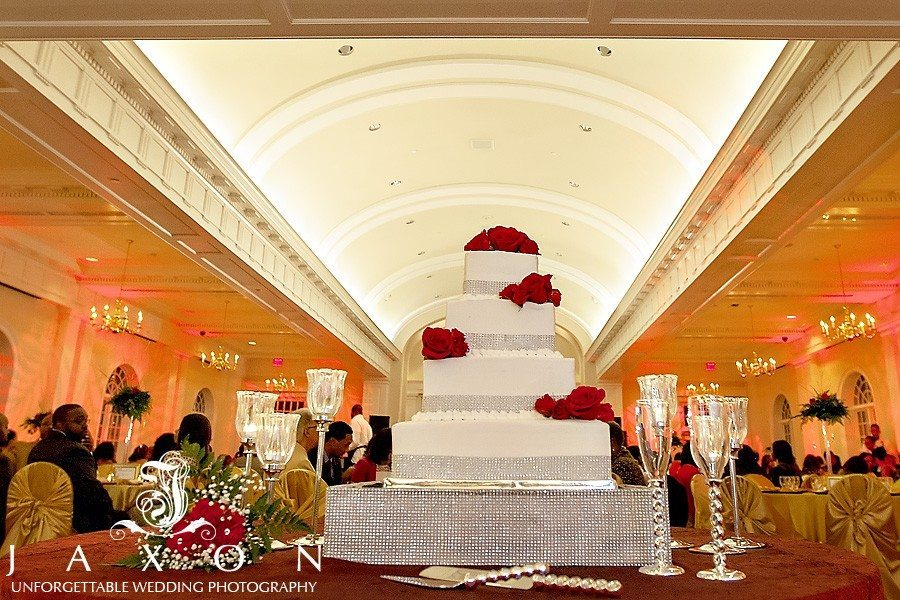 Four tiered square wedding cake decorated with silver ribbon and red roses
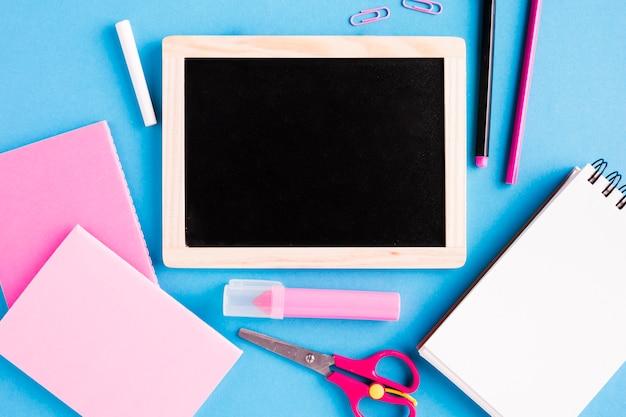 Меловая доска и школьные принадлежности на цветной поверхности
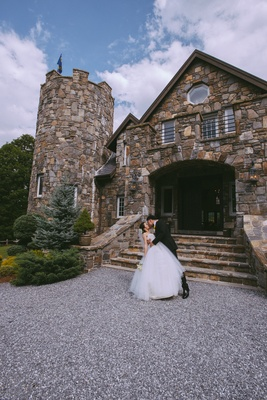Man dipping wife in front of stone castle on gravel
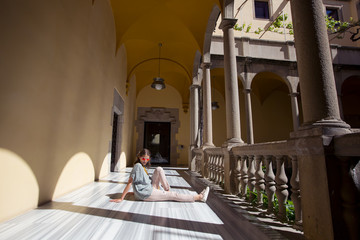 Traveller girl sitting on the floor in European  architecture building, enjoying summer day and and resting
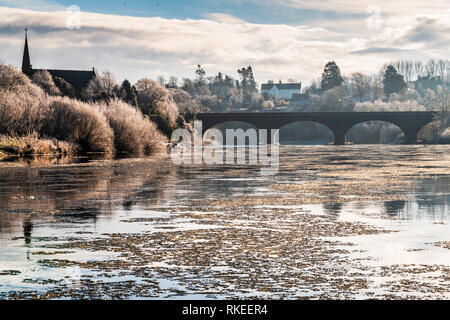 Kelso, Scottish Borders, UK. 1st February 2019. Ghillies and fly fishers had to contend with a frozen River Tweed at Kelso as the Salmon season opened - Stock Photo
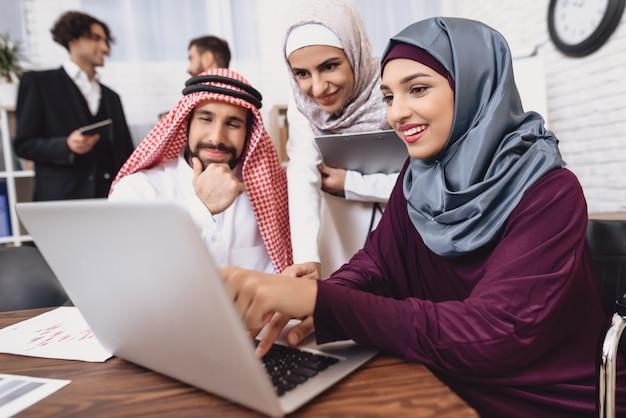 Chica musulmana muestra datos sobre planificación financiera de pc.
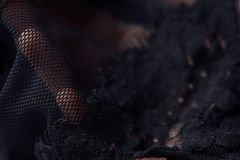 美丽的精美透雕细工黑鞋带在手中 免版税库存照片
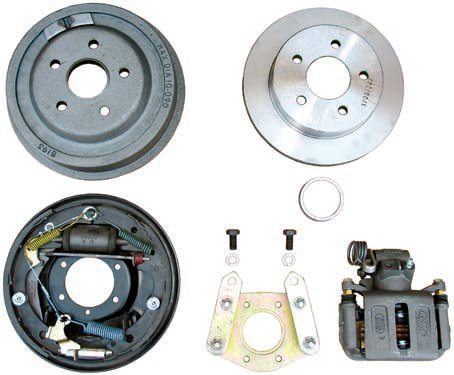 The differences between the OEM rear drum brake setup and a highquality aftermarket disc conversion kit by Currie Enterprises are obvious. The disc kit (top) is far less complex with fewer parts and less need for adjustments over time. The Currie kit (bottom) uses rebuilt and/or modified OEM components (in this case from a 1990s Thunderbird application) to provide superior braking while still being able to fit inside the stock 14- or 15-inch wheels. This is a far better option than the Granada setup because of its better performance and easy access to replacement pads.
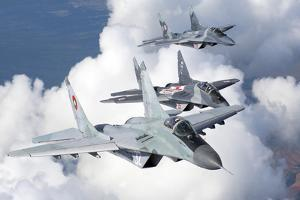 Bulgarian and Polish Air Force Mig-29S Aircraft Flying over Bulgaria by Stocktrek Images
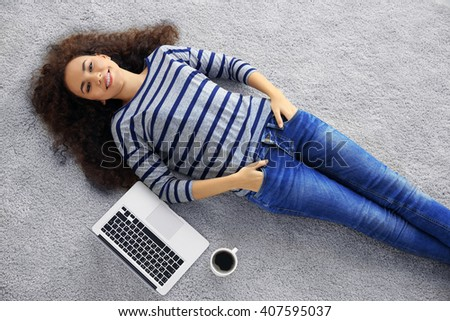 Young woman with a laptop lying on the floor - stock photo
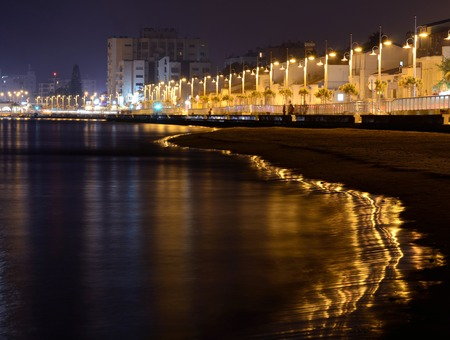 Golden evening on Larnaca seafront with lanterns and reflection on the beach.It is a city on southern coast and capital of eponymous district.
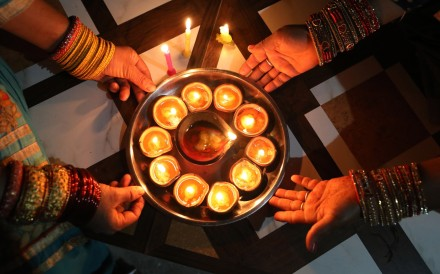Indian women light earthen lamps and candles at Jalot village, some 50km from Dharamsala, on Sunday. Photo: EPA-EFE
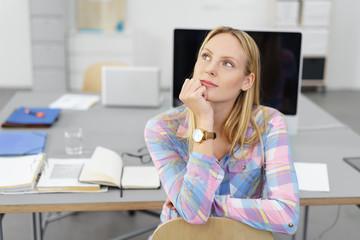 junge frau im büro sitzt am schreibtisch und denkt nach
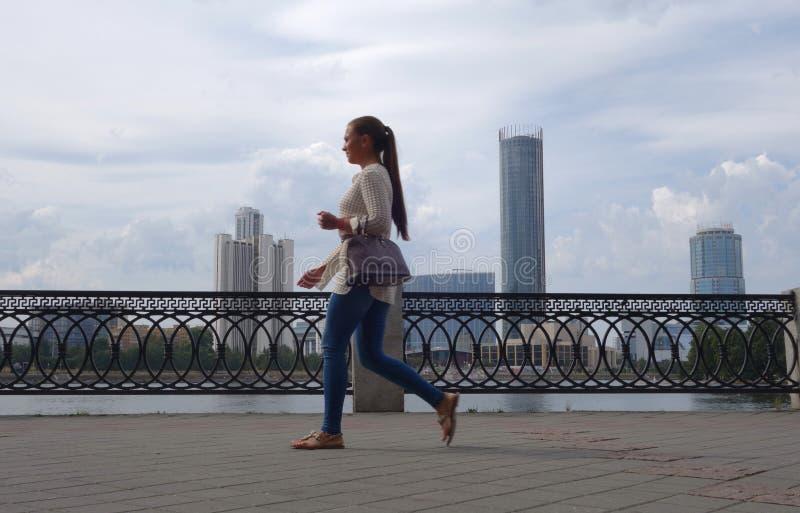 Passeggiata lungo l'argine contro lo sfondo dei grattacieli fotografie stock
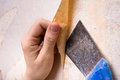 Hands removing old wallpaper with spatula removal of wallpapers Royalty Free Stock Photography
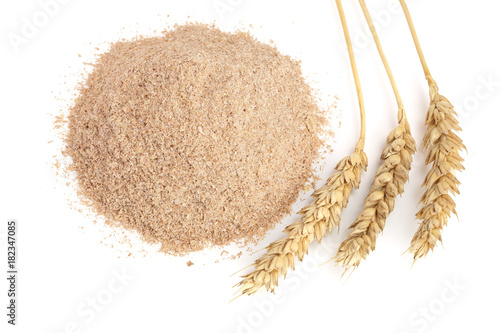 Fotografia, Obraz  Pile of wheat bran with ears isolated on white background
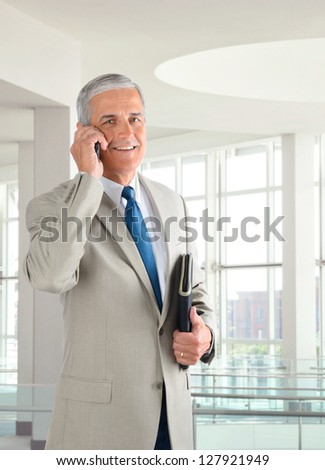 Portrait of a mature businessman standing in a modern office talking on a cell phone.. Man is holding a small binder and smiling at the camera.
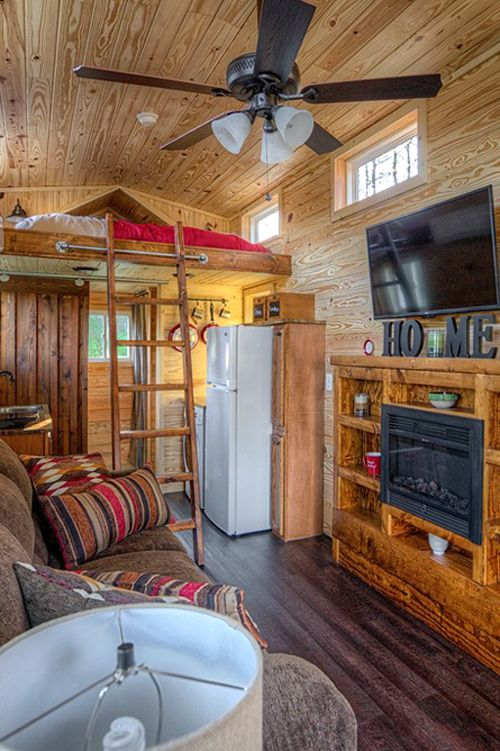 """The Dreamer was listed for $44,900 and came fully furnished, including the electric fireplace, couch, and 48"""" LCD TV."""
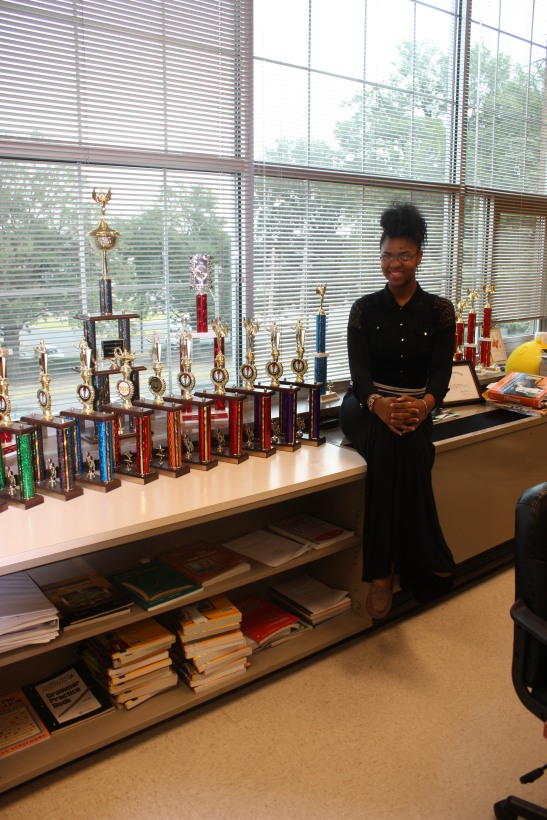Middle College debate varsity member Alexis Nicole Thornton shows off the many trophies the team has earned.  She has been a member since since her sophomore year. By Eboni Johnson
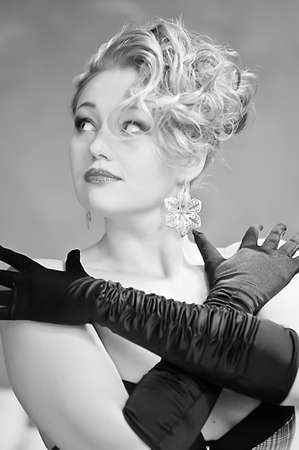 Retro blonde in black gloves photo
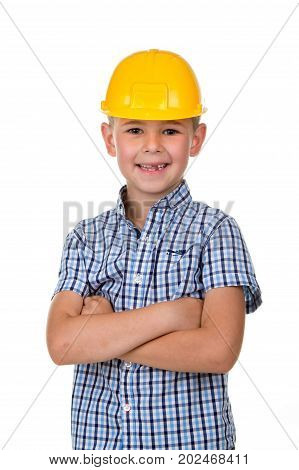 Handsome boy in blue checkered shirt and yellow building helmet, smiling on white background.
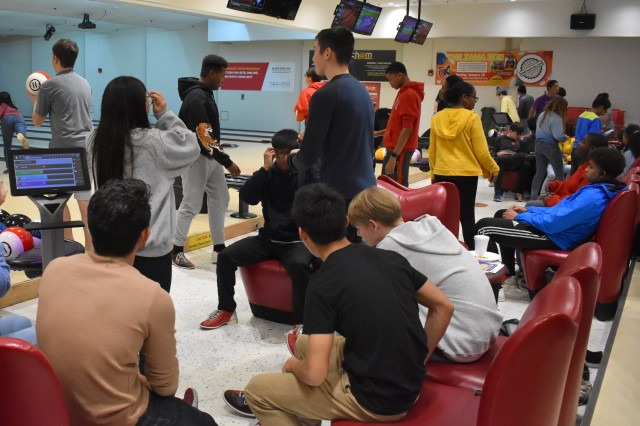 """About 80 students from Zama Middle High School packed the Camp Zama Bowling Center Feb. 6, 2019, for the """"Strike Out Teen Dating Violence"""" event."""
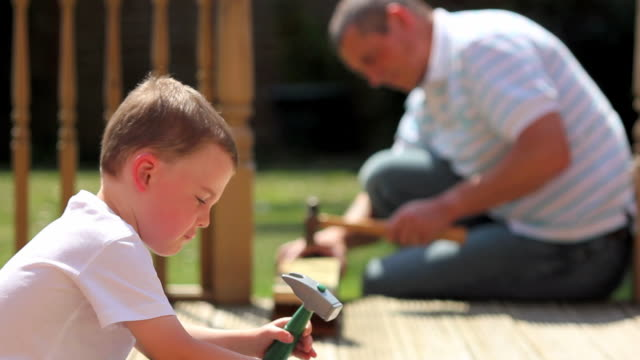 father and son diy - chores stock videos & royalty-free footage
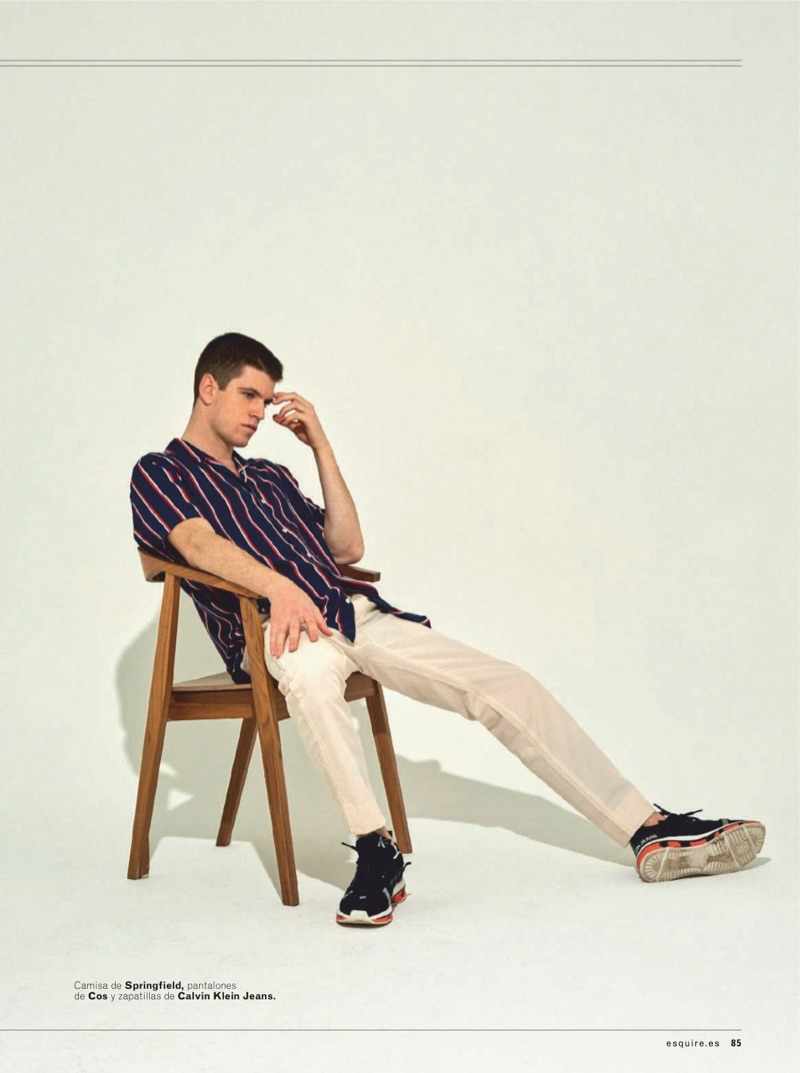 Sitting for a photo, Miguel Bernardeau dons a Springfield shirt, COS pants, and Calvin Klein Jeans shoes.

++++++++++

ASSIGNMENT.
Retyping should start at the first line of the data above and stop after the line with "The differences between", and no picture should be included.

PROBLEM SOLUTION.
 Four tiered square wedding cake decorated with silver ribbon and red roses
 Меловая доска и школьные принадлежности на цветной поверхности
Man dipping wife in front of stone castle on gravel
 Traveller girl sitting on the floor in European  architecture building, enjoying summer day and and resting
 Kelso, Scottish Borders, UK. 1st February 2019. Ghillies and fly fishers had to contend with a frozen River Tweed at Kelso as the Salmon season opened - Stock Photo
 Chica musulmana muestra datos sobre planificación financiera de pc.
 美丽的精美透雕细工黑鞋带在手中 免版税库存照片
 The differences between the OEM rear drum brake setup and a highquality aftermarket disc conversion kit by Currie Enterprises are obvious. The disc kit (top) is far less complex with fewer parts and less need for adjustments over time. The Currie kit (bottom) uses rebuilt and/or modified OEM components (in this case from a 1990s Thunderbird application) to provide superior braking while still being able to fit inside the stock 14- or 15-inch wheels. This is a far better option than the Granada setup because of its better performance and easy access to replacement pads.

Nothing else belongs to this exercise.